The imminent demise of the Brexit Party has been hastened by the decision of four of its MEPs to quit and back the Conservatives in the General Election (although they have selflessly decided to stay on as MEPs and take those €105,000 a year salaries). While rats and sinking ships come to mind, it can’t be a coincidence that all four defectors have strong links with the Tories.
Annunziata Rees-Mogg is the sister of Jacob Rees-Mogg, while her colleague Lucy Harris is dating his special advisor Hugh Bennett. Smoked fish magnate Lance Forman (real name Lance Anisfeld) once worked for Peter Lilley and his son, Oliver, is the CEO of Turning Point UK which has been publicly backed by Jacob Rees-Mogg and other Tory MPs. The fourth defector, John Longworth, is on the advisory committee of Tufton Street ‘think tank’ the Institute for Economic Affairs, which has long established links to the Conservative Party.
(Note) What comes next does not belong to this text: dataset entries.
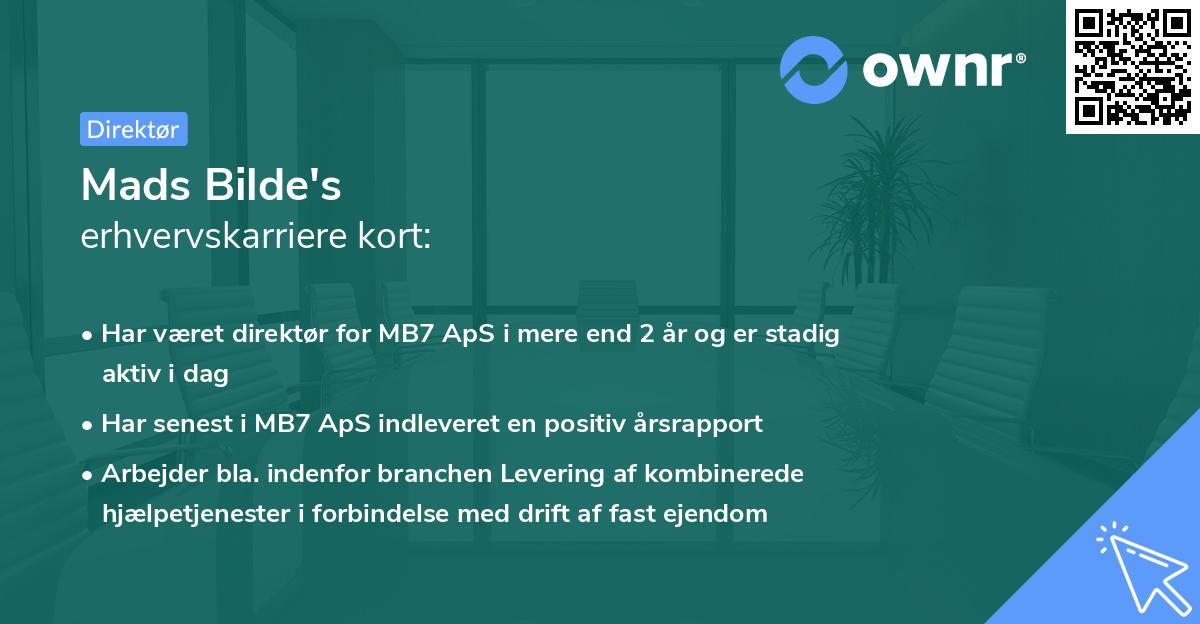 ownr®

Direktør

Mads Bilde's
erhvervskarriere kort:

• Har været direktør for MB7 ApS i mere end 2 år og er stadig aktiv i dag

• Har senest i MB7 ApS indleveret en positiv årsrapport

• Arbejder bla. indenfor branchen Levering af kombinerede hjælpetjenester i forbindelse med drift af fast ejendom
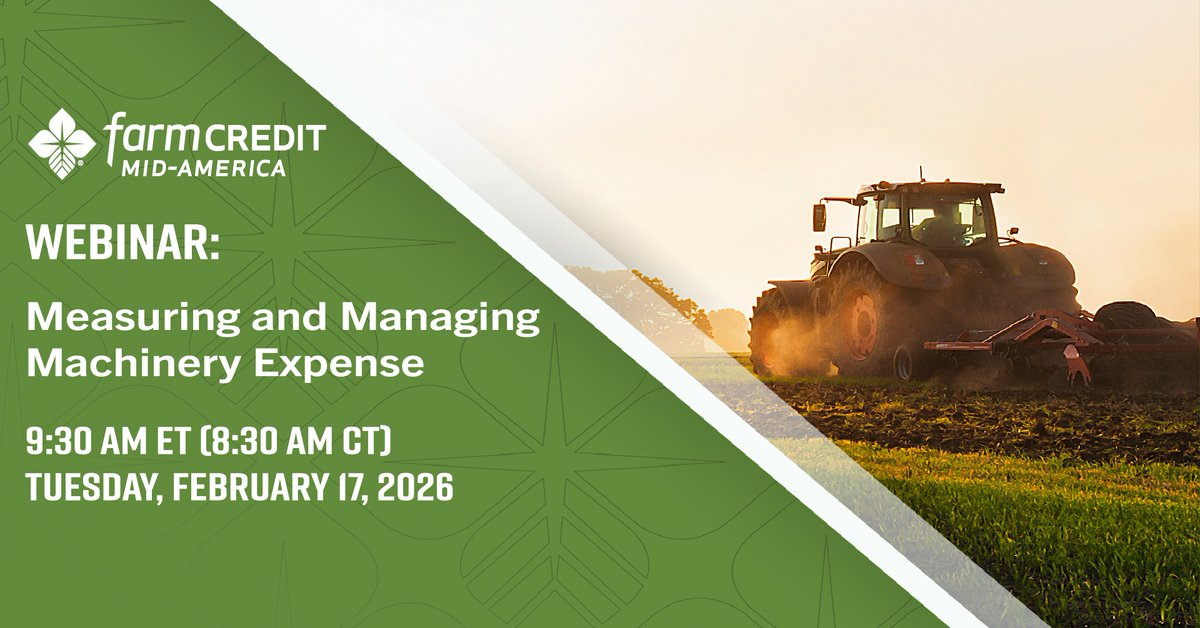 farm CREDIT
MID-AMERICA

WEBINAR:

Measuring and Managing Machinery Expense

9:30 AM ET (8:30 AM CT)
TUESDAY, FEBRUARY 17, 2026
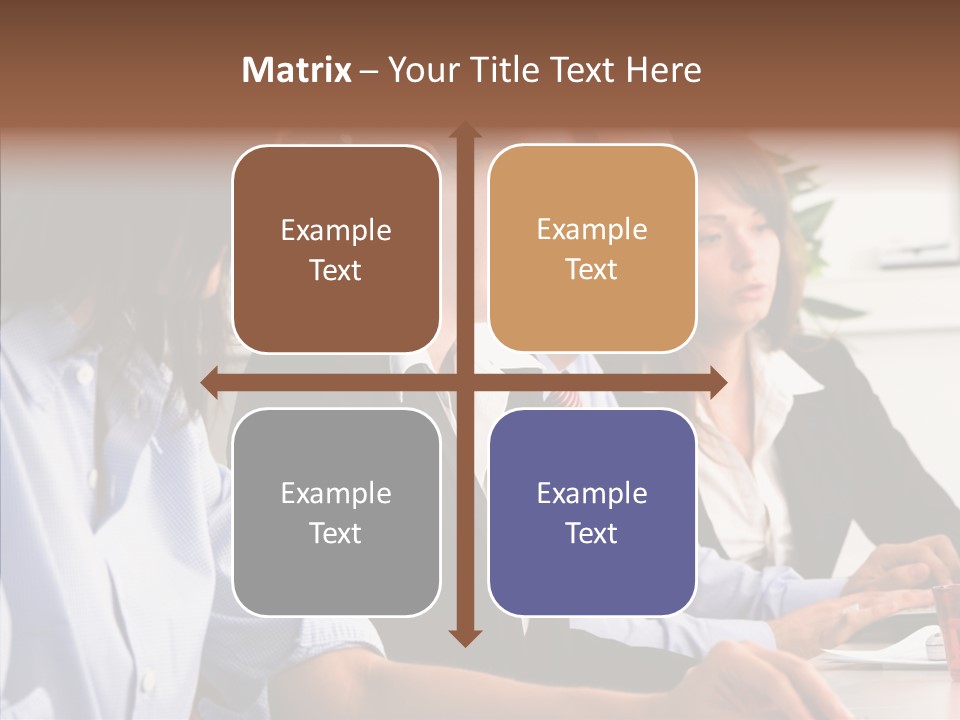 Matrix – Your Title Text Here

Example Text

Example Text

Example Text

Example Text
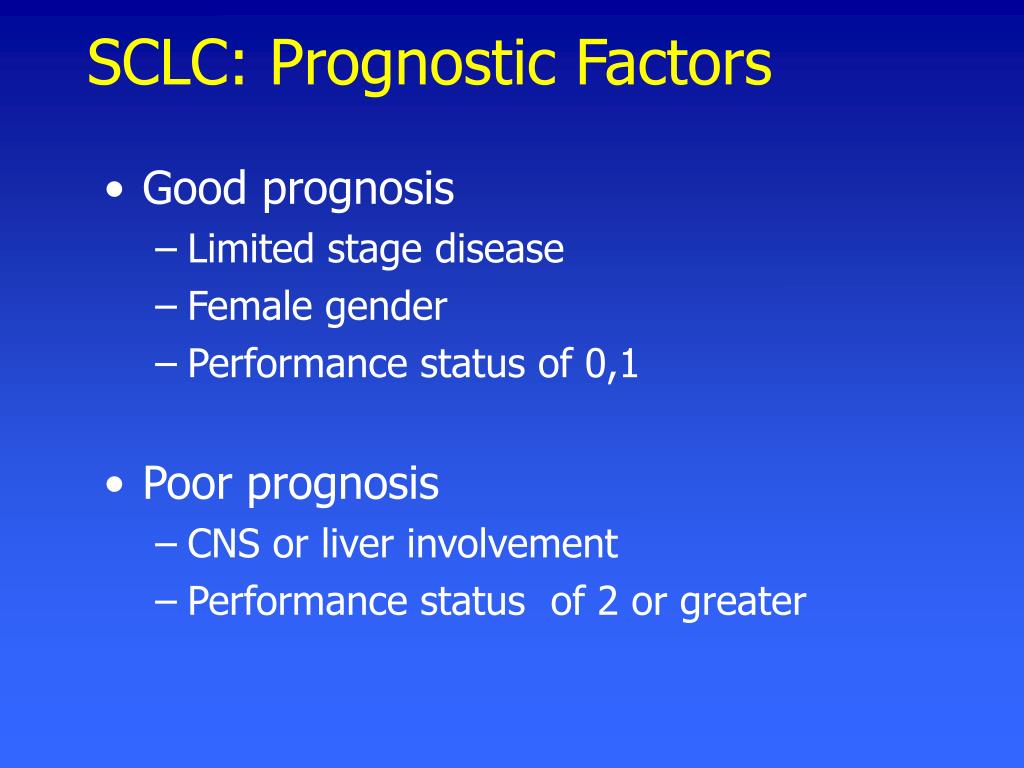 SCLC: Prognostic Factors

• Good prognosis
– Limited stage disease
– Female gender
– Performance status of 0,1

• Poor prognosis
– CNS or liver involvement
– Performance status of 2 or greater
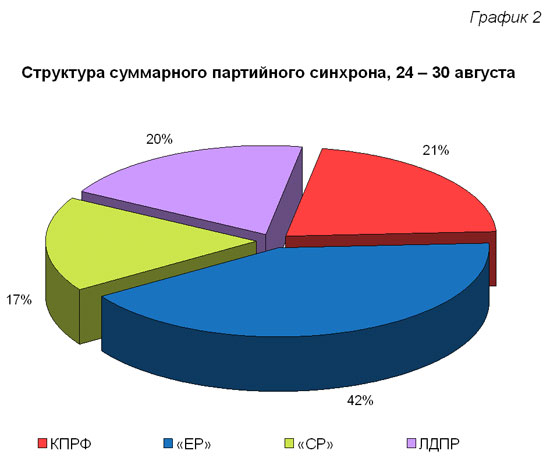 График 2

Структура суммарного партийного синхрона, 24 – 30 августа

20%

21%

17%

42%

КПРФ «ЕР» «СР» ЛДПР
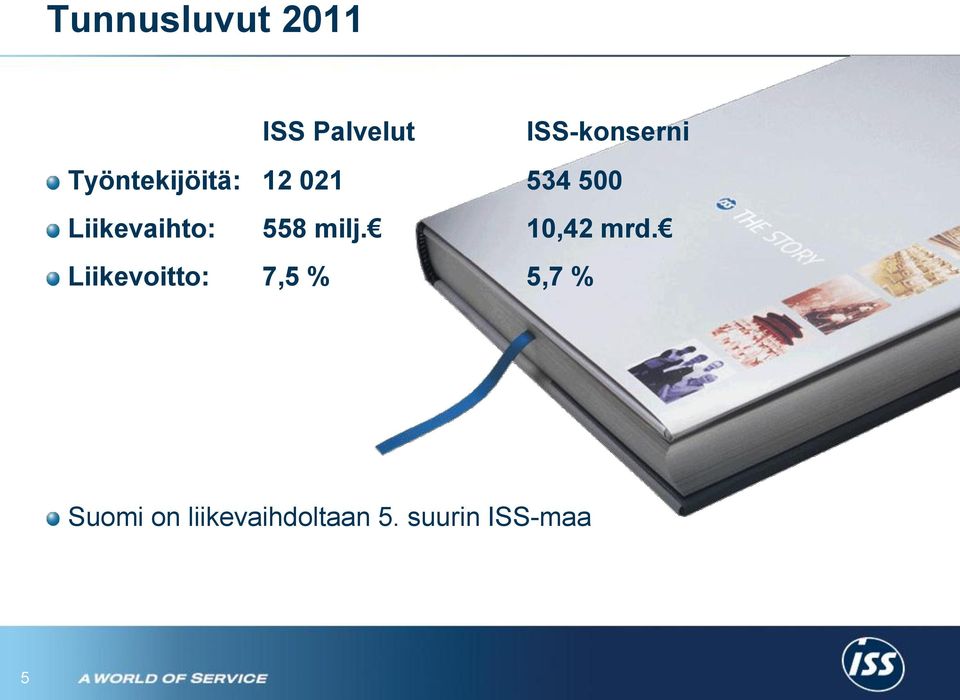 Tunnusluvut 2011

| | ISS Palvelut | ISS-konserni |
|---|---|---|
| Työntekijöitä: | 12 021 | 534 500 |
| Liikevaihto: | 558 milj.€ | 10,42 mrd.€ |
| Liikevoitto: | 7,5 % | 5,7 % |

ISS THE STORY

Suomi on liikevaihdoltaan 5. suurin ISS-maa

5 A WORLD OF SERVICE

ISS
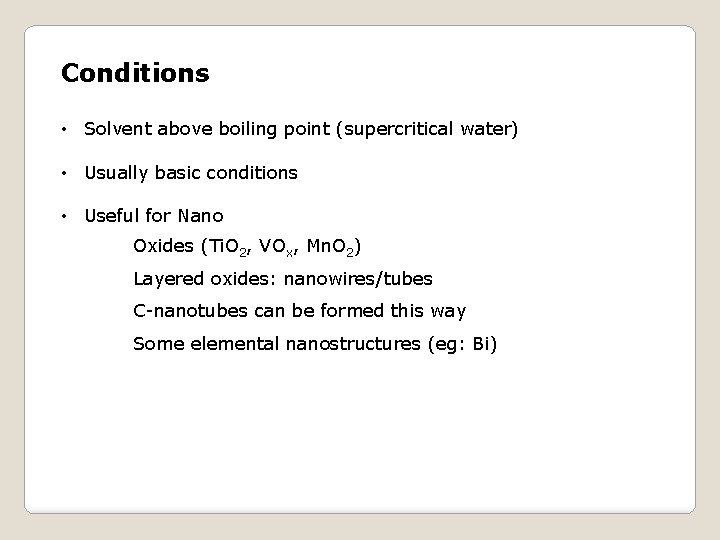 Conditions

• Solvent above boiling point (supercritical water)

• Usually basic conditions

• Useful for Nano

Oxides ($TiO_2$, $VO_x$, $MnO_2$)

Layered oxides: nanowires/tubes

C-nanotubes can be formed this way

Some elemental nanostructures (eg: Bi)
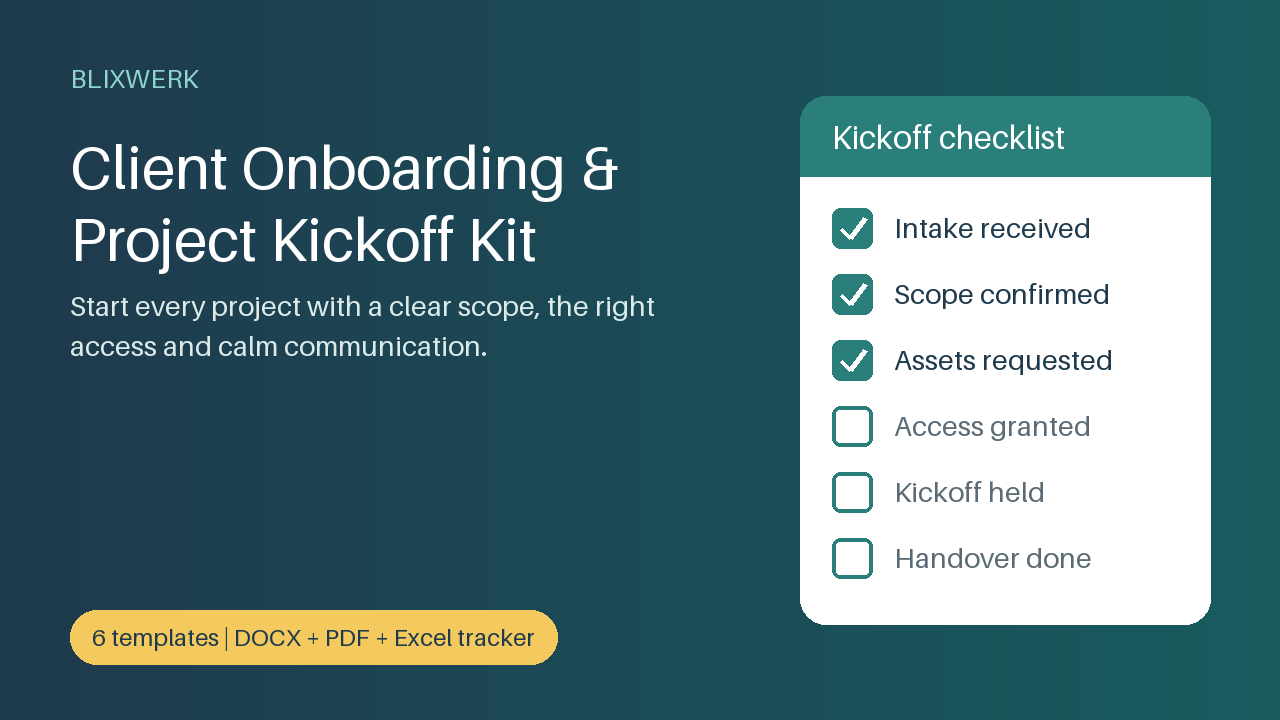 BLIXWERK

Client Onboarding & Project Kickoff Kit

Start every project with a clear scope, the right access and calm communication.

6 templates | DOCX + PDF + Excel tracker

Kickoff checklist

☑ Intake received
☑ Scope confirmed
☑ Assets requested
☐ Access granted
☐ Kickoff held
☐ Handover done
I have been told that the defection and decision to publicly back Boris Johnson was initially planned for Sunday night for maximum benefit to the Conservatives. But, when Longworth had the whip removed, it was brought forward. Farage has been stitched up like a kipper. He is reportedly furious at the betrayal and is convinced that Lucy Harris’s partner Hugh Bennett played a significant role in persuading her and her colleagues to quit the Brexit Party.
It’s no secret that Annunziata Rees-Mogg has long harboured ambitions to be a Conservative MP and perhaps she senses, or has been led to believe, that her moment has come.
The remaining Brexit Party MEPs seem rattled. Some have taken to Twitter to express their sense of betrayal by their colleagues but, even as they do, they must be quietly looking to the left and right and wondering who will be next. The party is currently polling at around 3% in a downward slide to oblivion.
Had the Brexit Party put down solid grassroots in constituencies rather than randomly allocating Farage’s mates to seats, it might have weathered the storm. But, its rootlessness and broad base is now proving to be its undoing. Even the most optimistic Brexit Party loyalist must see that Farage’s party, as a meaningful political entity, now looks to be over.
Farage’s plan to create a platform for his ambitions has failed. While it’s unlikely that he will disappear into anonymity any time soon, his imminent electoral humiliation won’t be pretty. Any climb back will be long and painful and one that he probably won’t deem worth the effort.
Expect to see Farage do something else after 13 December as the Brexit Party without his active participation will soon go the way of UKIP and fax machines. In many ways, it has been a victim of its own success. After all, Boris Johnson’s Tories have stolen all of its ideas.